The solution chosen last fall attempts to overcome the above obstacles without violating the Constitution, and I believe it succeeds. Because it does not formally ban Nazi symbols, which would be constitutionally problematic and set a dangerous precedent, but it does not deprive prisoners of their civil rights. On the contrary, the amendment, adopted in February last year, excludes from the elections parties running with candidates convicted even in the first instance for participation in a criminal organization. This also excludes agents of the latter.
The natural adjudicator of the announcement of candidates has not changed. Instead, it was provided that all judges of the relevant chamber would be able to participate in the proceedings.
To the extent that these individuals can become citizens as independents, such an arrangement raises no questions of constitutionality. Nor extending the ban to their agents, unless, of course, the dependence of the latter on the prisoners is proven. That, after the well-known statements of Kasidiaris and Kanellopoulos, I do not think it can be seriously disputed.
But is there any chance of success if Kasidiaris appeals to the Strasbourg Court if his party is banned by the Supreme Court? I think not, for the following reasons:
1. With a fixed jurisprudence, EDDA considers it lawful not only to exclude from elections, but also to completely ban parties that use violence in their daily activities. It even bases its decisions on Article 17 of the ECHR, which prohibits abuse of right (see instead of many the Grand Chamber’s judgment in Zdanoka v. Latvia, 16.03.2006, which also reviews the relevant jurisprudence).

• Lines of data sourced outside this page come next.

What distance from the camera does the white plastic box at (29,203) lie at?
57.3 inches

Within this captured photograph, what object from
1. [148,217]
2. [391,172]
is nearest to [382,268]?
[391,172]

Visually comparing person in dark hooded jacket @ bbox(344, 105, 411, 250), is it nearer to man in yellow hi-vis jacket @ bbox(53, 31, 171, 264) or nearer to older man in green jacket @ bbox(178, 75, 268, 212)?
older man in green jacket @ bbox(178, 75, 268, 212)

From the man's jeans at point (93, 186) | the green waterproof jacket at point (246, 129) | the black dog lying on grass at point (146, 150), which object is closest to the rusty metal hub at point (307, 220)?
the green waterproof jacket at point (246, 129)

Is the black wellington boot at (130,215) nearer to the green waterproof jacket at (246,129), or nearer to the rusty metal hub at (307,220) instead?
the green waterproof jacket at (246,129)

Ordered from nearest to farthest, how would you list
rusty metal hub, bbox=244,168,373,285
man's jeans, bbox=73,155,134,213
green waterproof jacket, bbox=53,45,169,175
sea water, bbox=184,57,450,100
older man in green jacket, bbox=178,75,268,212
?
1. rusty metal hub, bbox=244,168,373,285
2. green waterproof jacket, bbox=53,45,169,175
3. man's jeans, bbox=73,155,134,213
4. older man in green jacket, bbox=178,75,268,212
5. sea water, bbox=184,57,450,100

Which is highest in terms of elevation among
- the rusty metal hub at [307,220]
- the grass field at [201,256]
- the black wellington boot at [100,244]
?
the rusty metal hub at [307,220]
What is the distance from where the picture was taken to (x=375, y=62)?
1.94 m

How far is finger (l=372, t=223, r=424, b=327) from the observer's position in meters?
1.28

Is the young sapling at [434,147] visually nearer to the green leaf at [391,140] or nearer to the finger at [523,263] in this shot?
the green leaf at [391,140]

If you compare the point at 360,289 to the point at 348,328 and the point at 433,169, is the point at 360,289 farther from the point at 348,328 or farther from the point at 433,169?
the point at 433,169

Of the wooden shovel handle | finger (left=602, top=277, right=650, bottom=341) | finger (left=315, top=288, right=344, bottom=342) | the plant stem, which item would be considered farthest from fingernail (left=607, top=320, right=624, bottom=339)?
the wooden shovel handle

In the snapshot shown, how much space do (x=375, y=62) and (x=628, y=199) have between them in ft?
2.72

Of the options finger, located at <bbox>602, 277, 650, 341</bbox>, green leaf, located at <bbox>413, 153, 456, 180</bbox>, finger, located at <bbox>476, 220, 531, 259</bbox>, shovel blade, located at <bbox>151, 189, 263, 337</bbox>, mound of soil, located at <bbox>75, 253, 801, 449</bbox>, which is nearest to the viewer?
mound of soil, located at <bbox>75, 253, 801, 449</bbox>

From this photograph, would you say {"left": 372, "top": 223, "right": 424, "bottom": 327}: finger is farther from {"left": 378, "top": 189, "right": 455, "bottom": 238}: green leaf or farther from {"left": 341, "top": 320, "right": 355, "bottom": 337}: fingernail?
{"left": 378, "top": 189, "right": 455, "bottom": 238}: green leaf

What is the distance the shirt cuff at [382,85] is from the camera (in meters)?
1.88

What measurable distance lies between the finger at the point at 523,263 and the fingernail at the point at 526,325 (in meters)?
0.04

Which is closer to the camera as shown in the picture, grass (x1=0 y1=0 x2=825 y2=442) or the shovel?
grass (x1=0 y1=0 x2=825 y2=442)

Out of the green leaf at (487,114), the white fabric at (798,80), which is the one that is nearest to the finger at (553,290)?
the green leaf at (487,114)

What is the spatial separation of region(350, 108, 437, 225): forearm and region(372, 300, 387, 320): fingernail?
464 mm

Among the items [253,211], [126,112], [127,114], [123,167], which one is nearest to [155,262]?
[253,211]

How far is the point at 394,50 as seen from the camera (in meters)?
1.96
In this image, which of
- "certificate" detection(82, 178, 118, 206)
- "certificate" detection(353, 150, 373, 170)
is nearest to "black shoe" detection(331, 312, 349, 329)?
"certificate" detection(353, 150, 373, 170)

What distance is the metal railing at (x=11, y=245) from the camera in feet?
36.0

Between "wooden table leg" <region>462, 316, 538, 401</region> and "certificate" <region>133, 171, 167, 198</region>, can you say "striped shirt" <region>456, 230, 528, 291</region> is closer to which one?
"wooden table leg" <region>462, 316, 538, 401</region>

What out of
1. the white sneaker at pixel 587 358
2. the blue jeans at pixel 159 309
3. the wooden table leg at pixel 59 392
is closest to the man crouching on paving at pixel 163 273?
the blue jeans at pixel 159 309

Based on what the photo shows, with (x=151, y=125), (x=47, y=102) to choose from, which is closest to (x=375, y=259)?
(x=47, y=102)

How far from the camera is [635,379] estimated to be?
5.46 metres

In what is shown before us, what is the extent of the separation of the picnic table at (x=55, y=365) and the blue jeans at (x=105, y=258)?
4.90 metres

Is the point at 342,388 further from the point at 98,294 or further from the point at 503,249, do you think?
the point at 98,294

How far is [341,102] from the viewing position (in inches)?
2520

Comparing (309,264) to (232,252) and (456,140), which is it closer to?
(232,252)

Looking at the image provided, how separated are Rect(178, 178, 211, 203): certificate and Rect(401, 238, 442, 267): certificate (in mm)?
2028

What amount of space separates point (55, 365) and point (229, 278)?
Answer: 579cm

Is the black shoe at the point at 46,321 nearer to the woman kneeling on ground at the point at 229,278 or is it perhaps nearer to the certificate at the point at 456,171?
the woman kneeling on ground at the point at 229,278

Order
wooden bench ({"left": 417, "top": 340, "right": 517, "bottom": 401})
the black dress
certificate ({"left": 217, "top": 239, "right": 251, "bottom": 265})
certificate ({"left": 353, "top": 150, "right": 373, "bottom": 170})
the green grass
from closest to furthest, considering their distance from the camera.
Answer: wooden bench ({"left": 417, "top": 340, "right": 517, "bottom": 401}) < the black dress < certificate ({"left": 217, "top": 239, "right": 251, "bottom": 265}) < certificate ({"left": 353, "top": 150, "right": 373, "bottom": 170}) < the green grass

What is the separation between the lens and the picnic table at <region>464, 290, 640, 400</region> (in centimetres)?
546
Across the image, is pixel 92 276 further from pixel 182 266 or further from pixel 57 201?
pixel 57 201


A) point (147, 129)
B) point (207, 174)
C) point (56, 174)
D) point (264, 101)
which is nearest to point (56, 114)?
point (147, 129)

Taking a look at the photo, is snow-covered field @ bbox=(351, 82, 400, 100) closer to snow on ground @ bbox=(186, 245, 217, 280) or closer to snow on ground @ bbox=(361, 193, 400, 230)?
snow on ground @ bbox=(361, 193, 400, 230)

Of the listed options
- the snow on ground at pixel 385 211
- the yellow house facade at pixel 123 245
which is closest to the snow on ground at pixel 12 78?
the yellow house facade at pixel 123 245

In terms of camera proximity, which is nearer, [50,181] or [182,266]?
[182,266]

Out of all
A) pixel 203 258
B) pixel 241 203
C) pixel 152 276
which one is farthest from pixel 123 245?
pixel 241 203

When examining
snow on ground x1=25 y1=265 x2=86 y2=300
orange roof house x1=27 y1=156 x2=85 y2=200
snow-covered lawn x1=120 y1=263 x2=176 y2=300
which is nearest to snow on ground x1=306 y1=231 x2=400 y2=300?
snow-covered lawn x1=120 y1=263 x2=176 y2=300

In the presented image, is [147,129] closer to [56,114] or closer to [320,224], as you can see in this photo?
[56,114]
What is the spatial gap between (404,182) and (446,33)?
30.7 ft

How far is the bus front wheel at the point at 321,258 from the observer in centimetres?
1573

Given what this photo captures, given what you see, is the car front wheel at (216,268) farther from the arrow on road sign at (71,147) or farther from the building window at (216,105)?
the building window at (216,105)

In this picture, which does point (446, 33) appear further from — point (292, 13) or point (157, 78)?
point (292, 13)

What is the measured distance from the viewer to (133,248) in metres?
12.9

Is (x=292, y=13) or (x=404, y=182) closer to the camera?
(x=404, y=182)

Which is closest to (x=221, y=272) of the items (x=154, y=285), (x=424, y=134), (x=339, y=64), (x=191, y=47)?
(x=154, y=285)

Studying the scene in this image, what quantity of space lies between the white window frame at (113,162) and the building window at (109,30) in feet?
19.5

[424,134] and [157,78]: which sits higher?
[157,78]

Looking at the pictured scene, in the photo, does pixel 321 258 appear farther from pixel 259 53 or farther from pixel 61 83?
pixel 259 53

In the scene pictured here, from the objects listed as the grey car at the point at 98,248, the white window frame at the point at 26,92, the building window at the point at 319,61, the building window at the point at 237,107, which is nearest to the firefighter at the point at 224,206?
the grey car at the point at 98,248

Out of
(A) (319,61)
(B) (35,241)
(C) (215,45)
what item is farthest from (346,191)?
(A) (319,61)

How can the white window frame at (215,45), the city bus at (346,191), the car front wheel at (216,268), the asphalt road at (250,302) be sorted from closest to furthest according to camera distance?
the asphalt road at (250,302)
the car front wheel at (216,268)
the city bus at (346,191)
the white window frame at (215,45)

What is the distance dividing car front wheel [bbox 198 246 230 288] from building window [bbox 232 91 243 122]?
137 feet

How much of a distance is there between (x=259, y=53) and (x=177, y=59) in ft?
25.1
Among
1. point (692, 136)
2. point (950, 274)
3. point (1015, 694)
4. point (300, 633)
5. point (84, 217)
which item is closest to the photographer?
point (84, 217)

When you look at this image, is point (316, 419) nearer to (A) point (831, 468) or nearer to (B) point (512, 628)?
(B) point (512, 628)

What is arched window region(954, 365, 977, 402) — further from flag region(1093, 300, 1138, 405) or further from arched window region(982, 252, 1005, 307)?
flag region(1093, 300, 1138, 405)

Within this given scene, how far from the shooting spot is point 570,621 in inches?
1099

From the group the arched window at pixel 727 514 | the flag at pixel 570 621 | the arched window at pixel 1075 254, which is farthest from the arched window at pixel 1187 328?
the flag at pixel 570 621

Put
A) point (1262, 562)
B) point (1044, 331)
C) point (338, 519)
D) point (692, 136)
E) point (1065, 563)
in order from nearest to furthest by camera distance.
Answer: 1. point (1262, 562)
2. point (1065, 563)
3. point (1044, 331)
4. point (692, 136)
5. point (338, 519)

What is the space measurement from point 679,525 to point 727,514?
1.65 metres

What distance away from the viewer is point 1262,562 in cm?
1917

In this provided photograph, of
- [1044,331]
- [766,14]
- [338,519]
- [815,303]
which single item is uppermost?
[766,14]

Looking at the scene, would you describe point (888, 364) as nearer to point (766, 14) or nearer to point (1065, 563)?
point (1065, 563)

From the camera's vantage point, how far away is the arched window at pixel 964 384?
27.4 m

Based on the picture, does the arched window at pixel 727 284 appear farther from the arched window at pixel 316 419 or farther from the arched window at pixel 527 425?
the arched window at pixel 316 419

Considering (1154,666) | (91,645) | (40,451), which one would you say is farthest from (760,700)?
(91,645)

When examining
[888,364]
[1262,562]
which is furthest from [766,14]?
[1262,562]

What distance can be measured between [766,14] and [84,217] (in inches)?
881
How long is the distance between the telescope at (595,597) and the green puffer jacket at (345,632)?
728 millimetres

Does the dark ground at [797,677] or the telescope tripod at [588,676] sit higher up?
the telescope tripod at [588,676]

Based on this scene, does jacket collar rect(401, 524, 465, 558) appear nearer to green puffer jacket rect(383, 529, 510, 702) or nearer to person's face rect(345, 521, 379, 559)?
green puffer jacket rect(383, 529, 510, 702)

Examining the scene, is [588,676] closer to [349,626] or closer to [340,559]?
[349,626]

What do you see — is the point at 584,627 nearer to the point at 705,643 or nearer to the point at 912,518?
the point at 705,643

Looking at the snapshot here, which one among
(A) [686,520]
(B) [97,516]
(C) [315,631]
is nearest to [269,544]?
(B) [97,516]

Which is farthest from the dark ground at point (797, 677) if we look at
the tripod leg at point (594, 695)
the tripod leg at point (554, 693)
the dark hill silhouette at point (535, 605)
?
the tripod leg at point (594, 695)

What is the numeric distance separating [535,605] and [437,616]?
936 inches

2. In addition, the EDDA ruled that the exclusion of “third party” parties from elections is legal if it can be shown that they maintain “strong and confirmed ties” (liens forts et avérés) with parties that have been declared illegal. In the decision of Etxebarria et al. v. Spain (30.06.2009), concerning the Basque nationalists, through which the banned parties Batasuna and Erri Batasuna tried to get through in the elections. The latter’s dissolution would be futile, the court ruled, “if other electoral groups could pursue the same goals as the banned political party.”
Concluding remarks on the government amendment adopted by the parliament at its final meeting (04/11/2023): without further ado, any changes to the electoral law on the eve of the elections are condemnable. Because it is unfair for any government to change the rules of the game at the last minute in its favor.
Here, however, this did not happen, because the natural judge of the proclamation of candidates has not changed. On the contrary, it was envisaged that all judges of the competent department – appointed, it should be noted, at an unexpected time, i.e. from the beginning of the current judicial year – will be able to participate in the relevant procedure, and not only five of them, during an uncontrolled (possible) decision of the responsible vice president. Therefore, I do not consider that the contested amendment can be considered contrary to Article 8 of the Constitution and Article 6, paragraph 1, of the ECHR. And I am amazed and outraged by the ease with which SYRIZA especially supported opposites.
Mr. Nikos K. Alivisatos is Professor Emeritus of Constitutional Law at the University of Athens.